Kein Wildcamping mehr: Rock im Park kämpft gegen Lärm und Chaos
Lärm, Dreck und Chaos – gehört das nicht irgendwie zum Rock’n’Roll dazu? Die Stadt Nürnberg sieht das etwas anders und hat konkrete Vorstellungen, wie auch ein großes Rock-Festival wie Rock im Park geordnet ablaufen kann – mit neuen und alten Regeln.
Beschwerdepunkt eins: Lärm
Darf der Bass jetzt nur noch auf halber Lautstärke dröhnen? Natürlich nicht. Es ist gang und gäbe, dass bei Open-Air-Festivals wie Rock im Park bestimmte Lautstärke-Obergrenzen gelten. Ein Sachverständiger auf Seiten des Festivals übermittelt die gemessenen Werte regelmäßig ans Ordnungsamt. Bei zu lauten Frequenzen muss der Veranstalter runterdrehn. Am Ende des Wochenendes liegt dann eine detaillierte Übersicht über die Lautstärkewerte des Festivals vor.
Um Anwohner:innen trotz der Deckelung weiterhin ein offenes Ohr zu schenken, gibt es außerdem eine Beschwerde-Hotline. Windrichtung und Wetterumstände können die Lautstärkewahrnehmung anfachen. Nürnberger:innen dürfen sich also weiterhin beim Ordnungsamt melden – unter 0911/8186-174.
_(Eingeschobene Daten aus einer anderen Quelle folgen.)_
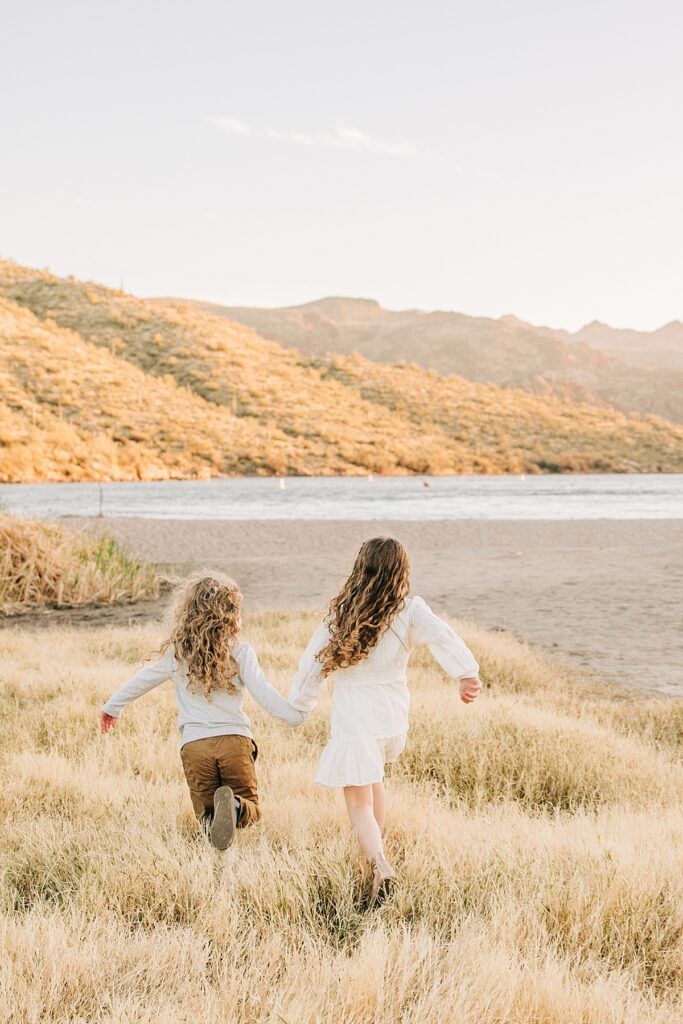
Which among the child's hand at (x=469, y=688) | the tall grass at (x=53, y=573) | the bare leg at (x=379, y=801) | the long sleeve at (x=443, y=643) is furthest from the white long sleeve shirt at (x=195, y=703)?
the tall grass at (x=53, y=573)

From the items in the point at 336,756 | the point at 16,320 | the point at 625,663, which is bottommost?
the point at 625,663

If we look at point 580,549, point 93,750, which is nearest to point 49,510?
point 580,549

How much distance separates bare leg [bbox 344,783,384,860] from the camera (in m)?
3.52

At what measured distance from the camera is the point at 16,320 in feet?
155

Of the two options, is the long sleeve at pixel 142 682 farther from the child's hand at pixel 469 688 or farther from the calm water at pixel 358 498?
the calm water at pixel 358 498

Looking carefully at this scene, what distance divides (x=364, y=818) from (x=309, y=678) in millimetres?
521

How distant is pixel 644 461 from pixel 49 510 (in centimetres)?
3185

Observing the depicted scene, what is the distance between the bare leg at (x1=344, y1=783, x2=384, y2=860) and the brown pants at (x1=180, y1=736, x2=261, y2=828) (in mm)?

Beschwerdepunkt zwei: Dreck
Das Beschwerdetelefon ist nicht nur für Lärmklagen gedacht. Auch andere Probleme können dort gemeldet werden – etwa das Thema Müll und Wildcamping. Auf den Veranstaltungsflächen wird der hinterlassene Abfall von Festival-Verantwortlichen ordentlich weggeräumt. Doch irreguläre Festivalbesucher:innen wurden in den vergangenen Jahren zunehmend zum Problem. Statt auf den vorgesehenen Flächen innerhalb des Geländes wurde auf öffentlichen Wiesen und Parkplätzen gecampt – Zelt aufgestellt, Camper abgestellt, fertig. Der liegengebliebene Müll, teils laute Partymusik und Wildpinkeln wurden so zum Ärgernis für Anwohner:innen. All diese Beschwerden können nun direkt an die Hotline weitergegeben werden.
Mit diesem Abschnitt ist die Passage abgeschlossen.